**Exercise task:** Copy out the rows word for word, starting at the line containing "What is the" and continuing through the last of the rows.

Rows from a data collection:
_ _ _

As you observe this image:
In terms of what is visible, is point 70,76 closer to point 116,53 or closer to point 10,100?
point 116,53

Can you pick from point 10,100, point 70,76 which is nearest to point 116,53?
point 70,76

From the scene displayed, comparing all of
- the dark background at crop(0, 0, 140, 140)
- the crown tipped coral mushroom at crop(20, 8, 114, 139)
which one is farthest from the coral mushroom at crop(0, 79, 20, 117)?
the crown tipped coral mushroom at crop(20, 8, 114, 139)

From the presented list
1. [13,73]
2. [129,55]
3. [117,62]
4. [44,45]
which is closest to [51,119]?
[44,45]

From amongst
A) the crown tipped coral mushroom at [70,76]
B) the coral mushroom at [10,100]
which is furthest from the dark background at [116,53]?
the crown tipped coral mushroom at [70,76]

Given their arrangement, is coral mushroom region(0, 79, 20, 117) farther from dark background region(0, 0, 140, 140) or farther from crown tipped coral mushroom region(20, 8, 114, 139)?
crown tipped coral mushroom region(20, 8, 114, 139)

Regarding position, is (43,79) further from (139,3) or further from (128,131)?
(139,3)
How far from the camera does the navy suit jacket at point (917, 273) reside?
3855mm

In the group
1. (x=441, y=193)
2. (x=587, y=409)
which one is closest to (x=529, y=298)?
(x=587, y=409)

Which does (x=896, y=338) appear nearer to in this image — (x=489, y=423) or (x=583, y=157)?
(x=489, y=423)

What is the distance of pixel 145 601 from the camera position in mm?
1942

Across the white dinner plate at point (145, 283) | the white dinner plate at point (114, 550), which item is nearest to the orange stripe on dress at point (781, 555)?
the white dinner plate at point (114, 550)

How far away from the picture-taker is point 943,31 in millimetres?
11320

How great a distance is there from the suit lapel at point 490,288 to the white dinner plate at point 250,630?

_ _ _

**Output for this task:**
What is the distance of pixel 145 601 from the camera position in mm?
1942

Across the white dinner plate at point (145, 283) | the white dinner plate at point (114, 550), which item is nearest to the orange stripe on dress at point (781, 555)?
the white dinner plate at point (114, 550)

How far away from the picture-taker is point 943,31 in millimetres?
11320

How great a distance is there from the suit lapel at point 490,288 to the white dinner plate at point 250,630?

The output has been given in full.